## Document section
## START

The employee related costs for 1997 of $55 million primarily included severance
and relocation costs for approximately 2,100 employees primarily located in
international plants and distribution centers. During 1997, terminations of
approximately 1,100 employees occurred and, in 1998, approximately 500
terminations occurred. As a result of the successful redeployment of employees
to other locations, approximately 500 terminations did not occur as planned
which resulted in a change of estimate in 1998.

F-18







Analysis of restructuring reserve for total PepsiCo:


Employee Facility Third Party
Related Closure Termination Other Total
- -------------------------------------------------------------------------------------------
Reserve, December 28, 1996........... $ 95 $ 12 $ 46 $ 16 $ 169
1997 restructuring charges......... 55 2 22 11 90
Cash payments...................... (79) (13) (46) (21) (159)

## END

## Exercise brief
In the excerpt on PepsiCo's restructuring costs, about how many employee terminations occurred during 1997?

## Given information
## START

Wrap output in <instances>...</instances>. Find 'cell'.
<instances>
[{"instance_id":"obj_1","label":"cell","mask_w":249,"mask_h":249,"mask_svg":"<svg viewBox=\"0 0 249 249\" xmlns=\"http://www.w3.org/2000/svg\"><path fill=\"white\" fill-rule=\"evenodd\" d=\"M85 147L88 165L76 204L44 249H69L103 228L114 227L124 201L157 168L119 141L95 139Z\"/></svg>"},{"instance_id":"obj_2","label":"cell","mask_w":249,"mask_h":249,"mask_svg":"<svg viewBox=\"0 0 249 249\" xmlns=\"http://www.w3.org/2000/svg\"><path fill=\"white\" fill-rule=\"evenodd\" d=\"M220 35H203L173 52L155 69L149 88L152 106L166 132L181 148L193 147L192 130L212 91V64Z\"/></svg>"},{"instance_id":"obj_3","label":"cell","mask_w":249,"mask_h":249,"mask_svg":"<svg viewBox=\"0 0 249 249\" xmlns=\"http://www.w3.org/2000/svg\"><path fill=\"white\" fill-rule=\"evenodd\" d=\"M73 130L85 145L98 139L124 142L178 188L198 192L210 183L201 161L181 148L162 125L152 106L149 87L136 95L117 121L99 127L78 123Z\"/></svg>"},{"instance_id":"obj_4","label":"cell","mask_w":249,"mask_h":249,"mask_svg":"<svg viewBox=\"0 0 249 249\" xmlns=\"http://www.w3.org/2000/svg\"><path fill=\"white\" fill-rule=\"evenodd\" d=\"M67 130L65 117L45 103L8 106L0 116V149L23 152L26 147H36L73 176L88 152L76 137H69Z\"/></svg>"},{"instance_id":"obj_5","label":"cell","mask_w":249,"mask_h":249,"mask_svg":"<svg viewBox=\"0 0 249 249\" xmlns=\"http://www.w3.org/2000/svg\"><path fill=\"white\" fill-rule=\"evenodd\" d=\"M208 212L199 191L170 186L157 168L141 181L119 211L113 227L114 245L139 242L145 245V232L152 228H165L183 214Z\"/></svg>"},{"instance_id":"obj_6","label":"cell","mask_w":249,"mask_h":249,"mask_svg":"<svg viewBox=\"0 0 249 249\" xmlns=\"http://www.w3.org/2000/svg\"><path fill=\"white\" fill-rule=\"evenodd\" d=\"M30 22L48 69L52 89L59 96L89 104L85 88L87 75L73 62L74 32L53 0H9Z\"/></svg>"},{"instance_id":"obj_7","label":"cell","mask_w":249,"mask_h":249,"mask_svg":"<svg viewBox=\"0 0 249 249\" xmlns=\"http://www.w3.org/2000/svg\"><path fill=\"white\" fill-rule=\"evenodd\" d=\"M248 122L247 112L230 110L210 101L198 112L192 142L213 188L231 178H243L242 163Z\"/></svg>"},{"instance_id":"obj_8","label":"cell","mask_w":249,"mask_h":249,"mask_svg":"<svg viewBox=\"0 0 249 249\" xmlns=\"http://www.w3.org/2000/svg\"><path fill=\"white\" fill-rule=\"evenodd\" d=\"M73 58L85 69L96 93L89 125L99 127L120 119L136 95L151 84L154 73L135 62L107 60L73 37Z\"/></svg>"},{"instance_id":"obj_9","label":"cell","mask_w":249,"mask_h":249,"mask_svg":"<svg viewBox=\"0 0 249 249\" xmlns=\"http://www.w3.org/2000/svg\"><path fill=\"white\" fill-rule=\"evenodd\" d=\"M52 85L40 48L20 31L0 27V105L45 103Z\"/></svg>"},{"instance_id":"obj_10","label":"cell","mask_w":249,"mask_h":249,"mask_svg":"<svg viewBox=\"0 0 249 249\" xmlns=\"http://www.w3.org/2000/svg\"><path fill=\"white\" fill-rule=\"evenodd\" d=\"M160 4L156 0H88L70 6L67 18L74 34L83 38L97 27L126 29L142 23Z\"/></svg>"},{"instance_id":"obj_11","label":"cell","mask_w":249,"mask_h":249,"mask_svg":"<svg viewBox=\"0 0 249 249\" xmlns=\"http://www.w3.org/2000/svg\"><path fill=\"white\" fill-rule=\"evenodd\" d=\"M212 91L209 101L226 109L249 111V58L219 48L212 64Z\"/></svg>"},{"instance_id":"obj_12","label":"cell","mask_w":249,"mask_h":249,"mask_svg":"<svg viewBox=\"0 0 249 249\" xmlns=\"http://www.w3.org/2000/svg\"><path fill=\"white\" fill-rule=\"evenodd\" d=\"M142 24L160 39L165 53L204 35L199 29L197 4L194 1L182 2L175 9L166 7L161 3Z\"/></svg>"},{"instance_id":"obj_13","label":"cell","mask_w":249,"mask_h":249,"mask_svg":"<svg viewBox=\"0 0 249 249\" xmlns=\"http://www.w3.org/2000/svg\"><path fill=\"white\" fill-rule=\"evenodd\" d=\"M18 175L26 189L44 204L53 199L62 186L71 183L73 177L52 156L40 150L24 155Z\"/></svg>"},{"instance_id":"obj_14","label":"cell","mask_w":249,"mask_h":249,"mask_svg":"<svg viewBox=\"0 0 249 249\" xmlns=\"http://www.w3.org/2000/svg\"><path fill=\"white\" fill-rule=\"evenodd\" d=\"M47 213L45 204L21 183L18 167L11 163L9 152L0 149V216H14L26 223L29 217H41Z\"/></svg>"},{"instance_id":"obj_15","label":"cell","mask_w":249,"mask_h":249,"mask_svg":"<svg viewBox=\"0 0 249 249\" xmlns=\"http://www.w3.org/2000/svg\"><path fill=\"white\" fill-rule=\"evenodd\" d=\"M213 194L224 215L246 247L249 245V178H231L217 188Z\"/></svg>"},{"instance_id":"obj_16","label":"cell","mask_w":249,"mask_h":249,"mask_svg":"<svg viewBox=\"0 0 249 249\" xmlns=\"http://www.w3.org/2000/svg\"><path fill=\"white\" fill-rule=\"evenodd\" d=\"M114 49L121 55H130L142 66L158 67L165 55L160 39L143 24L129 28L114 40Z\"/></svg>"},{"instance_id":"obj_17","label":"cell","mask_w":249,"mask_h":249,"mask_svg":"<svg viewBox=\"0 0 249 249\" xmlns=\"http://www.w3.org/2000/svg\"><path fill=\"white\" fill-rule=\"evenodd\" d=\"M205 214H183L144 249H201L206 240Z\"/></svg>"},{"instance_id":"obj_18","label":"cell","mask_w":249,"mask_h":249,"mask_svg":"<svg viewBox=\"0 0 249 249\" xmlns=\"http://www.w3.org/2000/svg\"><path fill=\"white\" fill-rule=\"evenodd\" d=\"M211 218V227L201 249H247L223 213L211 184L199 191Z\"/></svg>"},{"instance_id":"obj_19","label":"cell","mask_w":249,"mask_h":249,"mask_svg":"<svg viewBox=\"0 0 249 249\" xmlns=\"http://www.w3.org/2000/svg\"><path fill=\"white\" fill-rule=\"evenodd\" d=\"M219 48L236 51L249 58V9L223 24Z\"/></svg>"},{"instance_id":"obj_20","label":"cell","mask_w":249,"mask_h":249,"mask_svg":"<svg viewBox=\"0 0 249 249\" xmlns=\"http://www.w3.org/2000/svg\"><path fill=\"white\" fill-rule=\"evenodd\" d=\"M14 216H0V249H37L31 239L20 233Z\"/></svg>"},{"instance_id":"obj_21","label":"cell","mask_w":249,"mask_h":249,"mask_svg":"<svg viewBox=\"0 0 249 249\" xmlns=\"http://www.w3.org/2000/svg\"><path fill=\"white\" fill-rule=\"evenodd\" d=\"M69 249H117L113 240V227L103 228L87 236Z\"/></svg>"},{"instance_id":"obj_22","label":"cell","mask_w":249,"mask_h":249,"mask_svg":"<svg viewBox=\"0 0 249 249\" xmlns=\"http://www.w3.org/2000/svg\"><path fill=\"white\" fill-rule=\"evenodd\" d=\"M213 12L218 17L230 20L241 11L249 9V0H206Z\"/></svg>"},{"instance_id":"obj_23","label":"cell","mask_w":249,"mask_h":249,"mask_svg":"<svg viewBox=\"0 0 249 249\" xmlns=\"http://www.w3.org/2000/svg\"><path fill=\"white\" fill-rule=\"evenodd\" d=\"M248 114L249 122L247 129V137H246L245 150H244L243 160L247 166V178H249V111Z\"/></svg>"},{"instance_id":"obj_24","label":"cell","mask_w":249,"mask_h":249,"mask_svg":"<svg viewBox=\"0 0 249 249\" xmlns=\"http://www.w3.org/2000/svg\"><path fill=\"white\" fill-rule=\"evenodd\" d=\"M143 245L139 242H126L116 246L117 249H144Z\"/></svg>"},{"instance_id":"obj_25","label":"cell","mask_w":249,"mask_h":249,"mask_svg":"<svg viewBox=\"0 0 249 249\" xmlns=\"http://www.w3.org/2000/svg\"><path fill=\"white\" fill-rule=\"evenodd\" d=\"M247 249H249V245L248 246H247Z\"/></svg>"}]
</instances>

## END

## Response for this exercise
Approximately 1,100